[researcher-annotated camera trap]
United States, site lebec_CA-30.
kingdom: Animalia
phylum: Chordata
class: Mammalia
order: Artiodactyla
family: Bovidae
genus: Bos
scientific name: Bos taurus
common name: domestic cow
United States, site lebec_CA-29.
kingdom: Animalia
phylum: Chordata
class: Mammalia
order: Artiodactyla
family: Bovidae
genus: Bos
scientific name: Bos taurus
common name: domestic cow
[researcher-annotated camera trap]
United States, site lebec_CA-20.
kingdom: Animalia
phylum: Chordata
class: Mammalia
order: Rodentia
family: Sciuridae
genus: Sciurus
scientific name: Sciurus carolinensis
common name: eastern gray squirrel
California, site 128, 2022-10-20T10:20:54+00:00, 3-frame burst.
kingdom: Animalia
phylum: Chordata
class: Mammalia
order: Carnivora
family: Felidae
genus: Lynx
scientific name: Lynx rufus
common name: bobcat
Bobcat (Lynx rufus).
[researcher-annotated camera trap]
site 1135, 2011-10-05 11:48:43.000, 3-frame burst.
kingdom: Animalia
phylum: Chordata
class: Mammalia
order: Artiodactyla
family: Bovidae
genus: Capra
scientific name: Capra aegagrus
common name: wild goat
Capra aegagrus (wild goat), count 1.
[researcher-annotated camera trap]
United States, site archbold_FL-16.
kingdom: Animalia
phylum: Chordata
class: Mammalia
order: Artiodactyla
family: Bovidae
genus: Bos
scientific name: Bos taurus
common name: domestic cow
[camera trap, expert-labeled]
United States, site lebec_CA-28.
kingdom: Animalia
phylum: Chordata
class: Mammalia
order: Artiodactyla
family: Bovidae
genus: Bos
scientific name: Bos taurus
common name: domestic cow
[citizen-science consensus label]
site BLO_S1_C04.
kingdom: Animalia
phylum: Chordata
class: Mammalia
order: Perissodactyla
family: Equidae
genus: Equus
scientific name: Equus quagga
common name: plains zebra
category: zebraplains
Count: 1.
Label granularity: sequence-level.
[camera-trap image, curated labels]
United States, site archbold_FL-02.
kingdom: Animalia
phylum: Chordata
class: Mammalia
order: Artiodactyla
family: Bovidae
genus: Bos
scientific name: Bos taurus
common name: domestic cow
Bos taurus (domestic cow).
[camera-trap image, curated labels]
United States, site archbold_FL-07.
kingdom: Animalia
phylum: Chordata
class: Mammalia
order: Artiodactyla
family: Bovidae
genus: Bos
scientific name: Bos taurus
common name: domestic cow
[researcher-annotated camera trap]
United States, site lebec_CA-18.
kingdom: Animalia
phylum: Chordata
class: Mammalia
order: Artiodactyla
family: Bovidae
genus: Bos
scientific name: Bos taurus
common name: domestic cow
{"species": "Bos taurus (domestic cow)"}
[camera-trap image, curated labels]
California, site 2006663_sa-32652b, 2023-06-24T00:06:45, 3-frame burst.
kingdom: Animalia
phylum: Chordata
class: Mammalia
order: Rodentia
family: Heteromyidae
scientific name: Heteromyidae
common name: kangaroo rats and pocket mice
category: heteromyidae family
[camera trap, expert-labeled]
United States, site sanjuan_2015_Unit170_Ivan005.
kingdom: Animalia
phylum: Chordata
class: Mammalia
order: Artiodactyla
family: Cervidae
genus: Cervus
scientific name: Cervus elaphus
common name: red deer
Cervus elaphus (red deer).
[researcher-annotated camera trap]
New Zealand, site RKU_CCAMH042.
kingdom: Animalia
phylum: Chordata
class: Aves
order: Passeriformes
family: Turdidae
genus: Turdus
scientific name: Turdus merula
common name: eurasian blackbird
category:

----------

Could you please find every line of the listing above holding the string "States" and copy it?

- [Written solution]
United States, site lebec_CA-30.
United States, site lebec_CA-29.
United States, site lebec_CA-20.
United States, site archbold_FL-16.
United States, site lebec_CA-28.
United States, site archbold_FL-02.
United States, site archbold_FL-07.
United States, site lebec_CA-18.
United States, site sanjuan_2015_Unit170_Ivan005.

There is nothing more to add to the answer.